Est-il possible de renverser les tendances irrationnelles? Ne cessons jamais d’y croire. Si les discours institués ne font plus le travail, alors il faut peut-être redonner leur chance aux fondations sociétales, à commencer par l’éducation. Une réforme appelant une nouvelle confiance envers les connaissances qui font consensus est plus que nécessaire, de même qu’une classification des autres selon des niveaux de certitude.

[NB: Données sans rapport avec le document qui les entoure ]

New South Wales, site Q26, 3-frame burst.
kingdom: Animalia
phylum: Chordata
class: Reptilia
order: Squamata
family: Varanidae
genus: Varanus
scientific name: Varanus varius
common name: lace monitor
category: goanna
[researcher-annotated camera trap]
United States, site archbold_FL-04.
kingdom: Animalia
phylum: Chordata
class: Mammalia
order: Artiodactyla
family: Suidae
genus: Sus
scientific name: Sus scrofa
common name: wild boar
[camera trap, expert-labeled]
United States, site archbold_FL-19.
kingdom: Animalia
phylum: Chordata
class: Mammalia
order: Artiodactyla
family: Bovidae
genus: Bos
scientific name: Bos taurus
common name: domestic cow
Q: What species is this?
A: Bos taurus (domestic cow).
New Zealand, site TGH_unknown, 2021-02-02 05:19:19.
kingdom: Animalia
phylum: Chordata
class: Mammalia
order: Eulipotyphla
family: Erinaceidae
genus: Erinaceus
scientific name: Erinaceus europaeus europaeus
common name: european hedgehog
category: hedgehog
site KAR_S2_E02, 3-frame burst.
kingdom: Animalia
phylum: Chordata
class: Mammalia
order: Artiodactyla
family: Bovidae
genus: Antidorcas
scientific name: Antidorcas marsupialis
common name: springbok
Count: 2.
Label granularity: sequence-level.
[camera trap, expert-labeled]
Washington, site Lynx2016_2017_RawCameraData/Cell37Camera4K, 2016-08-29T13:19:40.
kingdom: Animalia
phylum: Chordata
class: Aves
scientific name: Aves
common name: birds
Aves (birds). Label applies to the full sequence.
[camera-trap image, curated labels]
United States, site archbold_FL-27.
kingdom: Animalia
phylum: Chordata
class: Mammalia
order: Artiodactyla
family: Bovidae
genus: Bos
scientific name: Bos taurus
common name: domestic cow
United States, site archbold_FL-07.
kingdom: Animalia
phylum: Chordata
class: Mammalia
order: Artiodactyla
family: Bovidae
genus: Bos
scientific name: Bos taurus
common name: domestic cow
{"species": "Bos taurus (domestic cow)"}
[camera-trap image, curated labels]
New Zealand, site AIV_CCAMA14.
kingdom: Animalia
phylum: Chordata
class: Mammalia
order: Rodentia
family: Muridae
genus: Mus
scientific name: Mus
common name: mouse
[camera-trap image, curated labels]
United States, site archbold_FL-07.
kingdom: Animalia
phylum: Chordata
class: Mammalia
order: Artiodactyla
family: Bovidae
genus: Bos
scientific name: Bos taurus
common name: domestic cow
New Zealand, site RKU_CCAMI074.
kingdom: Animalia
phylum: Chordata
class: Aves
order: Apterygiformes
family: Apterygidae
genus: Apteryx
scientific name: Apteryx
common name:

Mais pour ce qui est de ces nombreuses personnes qui «ont fait leurs recherches», le travail de persuasion s’annonce ardu. Il faudra peut-être, paradoxalement, emprunter au modèle prosélyte ce qui a fait son succès, c’est-à-dire un individu à la fois!
Si chacun, y compris les plus critiques de ces courants complotistes, cherche à comprendre la démarche sincère de son interlocuteur et l’univers du sens auquel il se réfère, il devient possible alors de lui proposer d’autres raisonnements sur la base d’une confiance réciproque. Et si les arguments se trouvent fondés selon des critères de vraisemblance, ils finiront bien par opérer une brèche dans la certitude du moment.